A expectativa em torno do julgamento do habeas corpus do ex-presidente Luiz Inácio Lula da Silva (PT) pelo Supremo Tribunal Federal na próxima quarta-feira elevou a pressão a que a Corte já estava submetida desde que o seu veredicto sobre o caso passou a ser a única alternativa que resta ao petista para evitar a prisão.
A simples definição do destino político de Lula – favorito, segundo as pesquisas, na eleição presidencial deste ano – já foi o bastante para potencializar o conhecido enfrentamento virtual nas redes sociais entre aqueles que militam a favor do petista e os que lhe fazem oposição.

**Tarefas propostas**:
A: No texto sobre o habeas corpus de Lula, em que dia o Supremo Tribunal Federal vai julgar o pedido?
B: Transcreva do texto sobre o habeas corpus de Lula o trecho que vai de "A simples definição" até "lhe fazem oposição.".
C: Escreva a continuação do texto sobre o habeas corpus de Lula, começando logo depois da última frase mostrada.

**Dados fornecidos**:
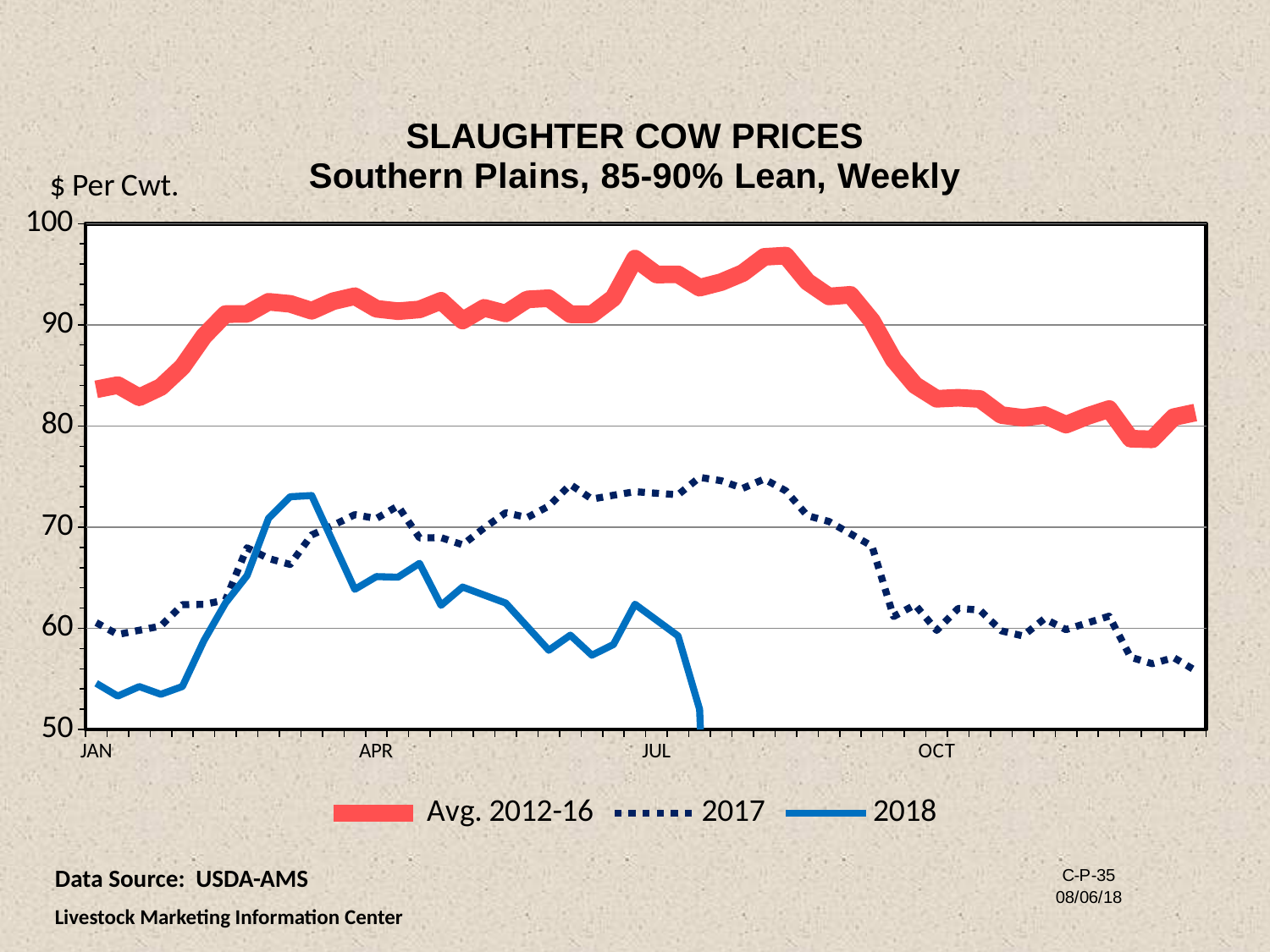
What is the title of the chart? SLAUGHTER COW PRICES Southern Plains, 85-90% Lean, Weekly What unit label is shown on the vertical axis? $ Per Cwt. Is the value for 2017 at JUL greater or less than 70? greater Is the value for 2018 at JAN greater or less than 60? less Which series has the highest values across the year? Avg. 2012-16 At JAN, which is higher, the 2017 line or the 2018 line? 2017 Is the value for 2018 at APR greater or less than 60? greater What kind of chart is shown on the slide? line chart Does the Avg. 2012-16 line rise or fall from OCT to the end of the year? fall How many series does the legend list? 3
* * *
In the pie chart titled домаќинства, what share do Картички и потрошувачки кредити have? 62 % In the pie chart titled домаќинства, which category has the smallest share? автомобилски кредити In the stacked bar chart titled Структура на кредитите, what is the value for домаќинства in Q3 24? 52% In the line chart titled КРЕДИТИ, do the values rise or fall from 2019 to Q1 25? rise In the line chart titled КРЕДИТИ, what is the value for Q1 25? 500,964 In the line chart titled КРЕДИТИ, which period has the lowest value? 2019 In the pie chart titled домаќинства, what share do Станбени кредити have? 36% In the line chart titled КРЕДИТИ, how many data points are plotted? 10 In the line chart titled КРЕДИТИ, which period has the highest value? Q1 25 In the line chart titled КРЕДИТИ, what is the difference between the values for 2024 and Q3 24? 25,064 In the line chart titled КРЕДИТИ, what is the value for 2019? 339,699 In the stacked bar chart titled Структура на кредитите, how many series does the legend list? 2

**Exercícios resolvidos**:
A: Na próxima quarta-feira.

B:
A simples definição do destino político de Lula – favorito, segundo as pesquisas, na eleição presidencial deste ano – já foi o bastante para potencializar o conhecido enfrentamento virtual nas redes sociais entre aqueles que militam a favor do petista e os que lhe fazem oposição.

C:
Na reta final para o julgamento, essa medição de forças vai ganhar as ruas, com atos marcados por entidades tradicionalmente ligadas ao petista, como a CUT (Central Única dos Trabalhadores), o MST (Movimento dos Trabalhadores Rurais Sem Terra) e o MTST (Movimento dos Trabalhadores Sem Teto), e outras que lhe fazem oposição desde o impeachment de Dilma Rousseff, como o Movimento Brasil Livre (MBL) e o Vem pra Rua.
O PT começou sua mobilização nesta segunda-feira, em um evento no Circo Voador, no Rio de Janeiro, com a presença do próprio Lula e de aliados históricos, como o cantor Chico Buarque e a deputada estadual Manuela D’Ávila, pré-candidata à Presidência da República pelo PCdoB. Para esta terça-feira, 3, o partido convocou uma vigília em Brasília, na Esplanada dos Ministérios. Para a quarta-feira, dia do julgamento, o PT convoca os militantes para atos em todo o Brasil.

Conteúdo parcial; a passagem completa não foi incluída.